El análisis de Mearsheimer invita a reflexionar sobre el posible reordenamiento del sistema internacional. Si las negociaciones actuales consolidan la hegemonía rusa sobre territorios ucranianos y debilitan la influencia europea en la región, podría gestarse un cambio profundo en la arquitectura de seguridad global. El riesgo, señala el académico, es que este proceso se perciba como una serie de capitulaciones estadounidenses frente a Moscú, lo que podría minar la credibilidad de Washington en otras regiones estratégicas.

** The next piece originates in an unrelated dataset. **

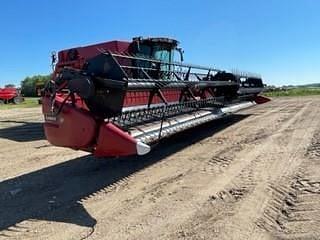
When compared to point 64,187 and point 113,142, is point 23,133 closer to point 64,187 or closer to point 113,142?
point 64,187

En definitiva, la visión de Mearsheimer expone la crudeza de las lógicas de poder que guían las relaciones internacionales, donde los principios democráticos y la autodeterminación de los pueblos quedan supeditados a los intereses estratégicos de las grandes potencias. Ucrania, en este contexto, se convierte en una parte más del tablero de ajedrez geopolítico, con su destino en manos de actores que negocian sobre su futuro sin su participación directa.
Las palabras de Mearsheimer resuenan como una advertencia: “en las relaciones internacionales, la moralidad rara vez dicta el curso de los acontecimientos. Es el poder, en última instancia, el que define los resultados”.